Наконец они соорудили некое подобие постелей из сосновых ветвей и сухих игл и завернулись в плащи, чтобы поспать. Охотничий пес лег на бок, прижавшись лохматой спиной к Марку и согревая мальчика своим теплом.
Хотя Марк очень устал, ему все же понадобилось некоторое время, чтобы расслабиться умом и телом. Когда другие уже дремали, он все еще смотрел сквозь ветви на звезды над головой, терзаемый мыслями о матери и о том, что лучше бы добраться до нее прежде, чем Децим сделает что-нибудь дурное. У Децима был большой запас времени, он мог добраться до своего поместья на два дня раньше друзей. За такое время могло случиться что угодно, и Марк с ужасом думал, что, как бы они ни спешили, но, придя на место, могут обнаружить, что враг уже покончил с женщиной!

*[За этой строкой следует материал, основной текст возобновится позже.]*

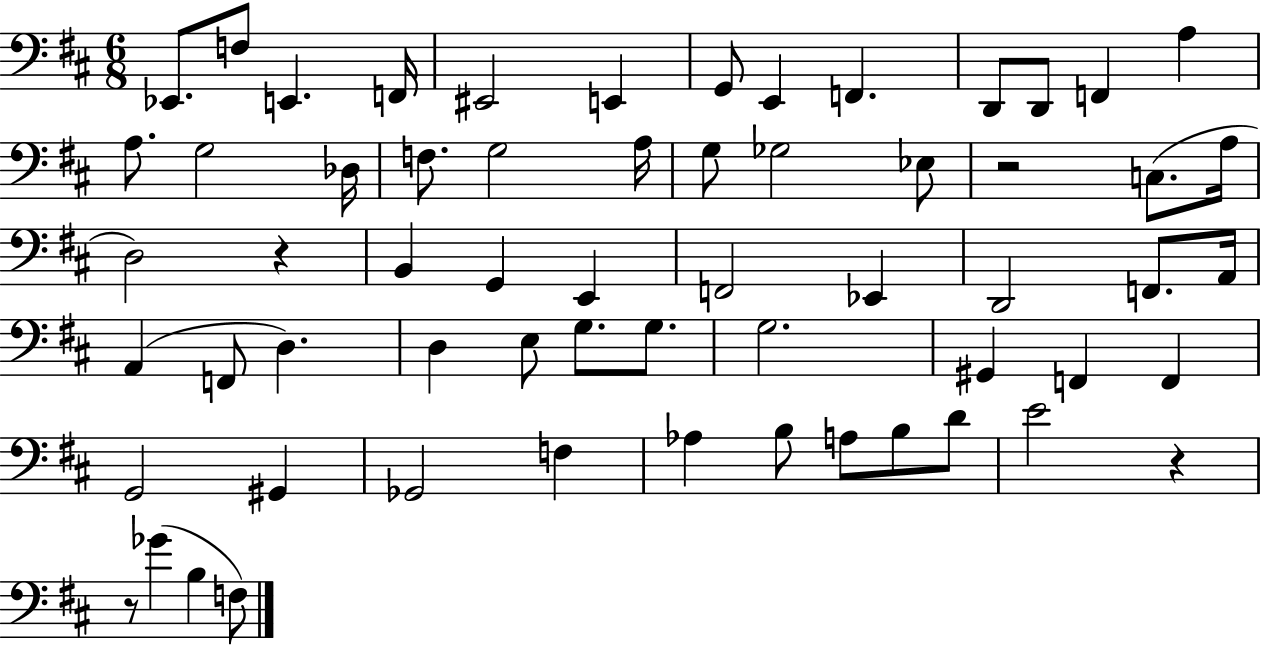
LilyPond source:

{
  \clef bass
  \numericTimeSignature
  \time 6/8
  \key d \major
  ees,8. f8 e,4. f,16 | eis,2 e,4 | g,8 e,4 f,4. | d,8 d,8 f,4 a4 | \break a8. g2 des16 | f8. g2 a16 | g8 ges2 ees8 | r2 c8.( a16 | \break d2) r4 | b,4 g,4 e,4 | f,2 ees,4 | d,2 f,8. a,16 | \break a,4( f,8 d4.) | d4 e8 g8. g8. | g2. | gis,4 f,4 f,4 | \break g,2 gis,4 | ges,2 f4 | aes4 b8 a8 b8 d'8 | e'2 r4 | \break r8 ges'4( b4 f8) | \bar "|."
}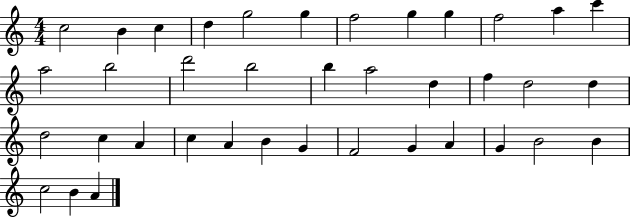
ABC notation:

X:1
T:Untitled
M:4/4
L:1/4
K:C
c2 B c d g2 g f2 g g f2 a c' a2 b2 d'2 b2 b a2 d f d2 d d2 c A c A B G F2 G A G B2 B c2 B A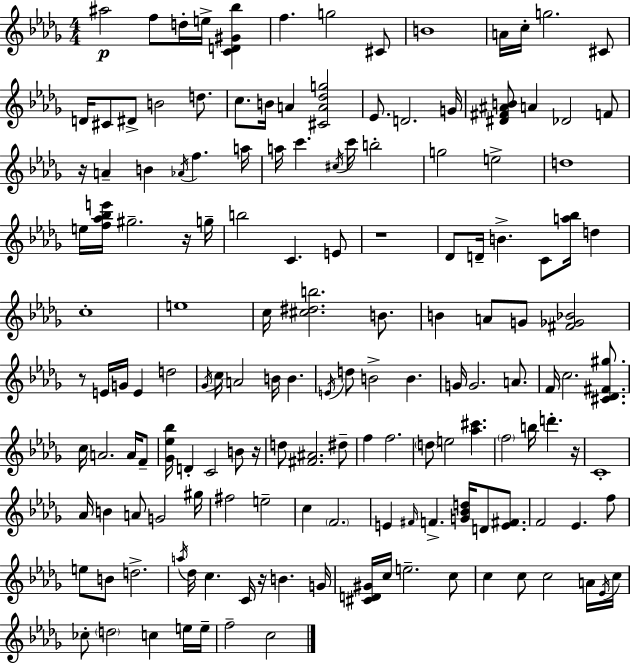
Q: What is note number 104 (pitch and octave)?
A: F4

Марк позволил себе на миг представить, что его мать может быть мертва, и его ум наполнился темнотой и кровавыми картинами мести. Децим должен будет умереть только от его руки, и Марк сделает все, что окажется в его силах. А после этого Марк вообще не представлял себе никакой жизни – лишь темную, полную отчаяния пустоту. Он слишком устал, чтобы позволить себе надеяться, и с трудом представлял, как спасет мать, как увидит любовь в ее глазах и почувствует покой в ее объятиях… Они бы могли вернуться на свою ферму, и Марк нашел бы способ заработать достаточно денег и выкупить ее у нового владельца. А со временем они бы построили достойную гробницу для Тита, чтобы его останки покоились с должным уважением. Они могли бы вместе работать на земле, а Цербер зимой охранял бы их овец от волков. Его мать старела бы, но никогда не смогла бы забыть, что Марк ее спас, и всегда смотрела бы на него с гордостью и любовью…
Да, наконец-то Марк вообразил себе этот радостный мир, и его сердце наполнилось довольством и покоем, позволив мальчику заснуть. Он не проснулся даже тогда, когда Цербер посреди ночи вдруг зашевелился и резко сел, принюхиваясь к воздуху, ловя резкий запах проходившей неподалеку лисицы. Цербер негромко зарычал, когда хищница, зашелестев сухими иглами, развернулась и убежала в сосны. Довольный тем, что его хозяину ничто не грозит, пес снова улегся и лизнул Марка в ухо, а потом опустил тяжелую голову на лапы и спокойно заснул.
* * *
Фест проснулся еще до рассвета, когда первые розовые полосы только-только появились на горизонте. Почувствовав, как одеревенели все его мышцы, он поморщился, потом сел и размял плечи и шею, а уж после этого встал и ткнул спящих мальчиков носком ботинка.
– Эй, пора! Просыпайтесь!
– Э-э-э… – простонал Луп, сворачиваясь в клубок.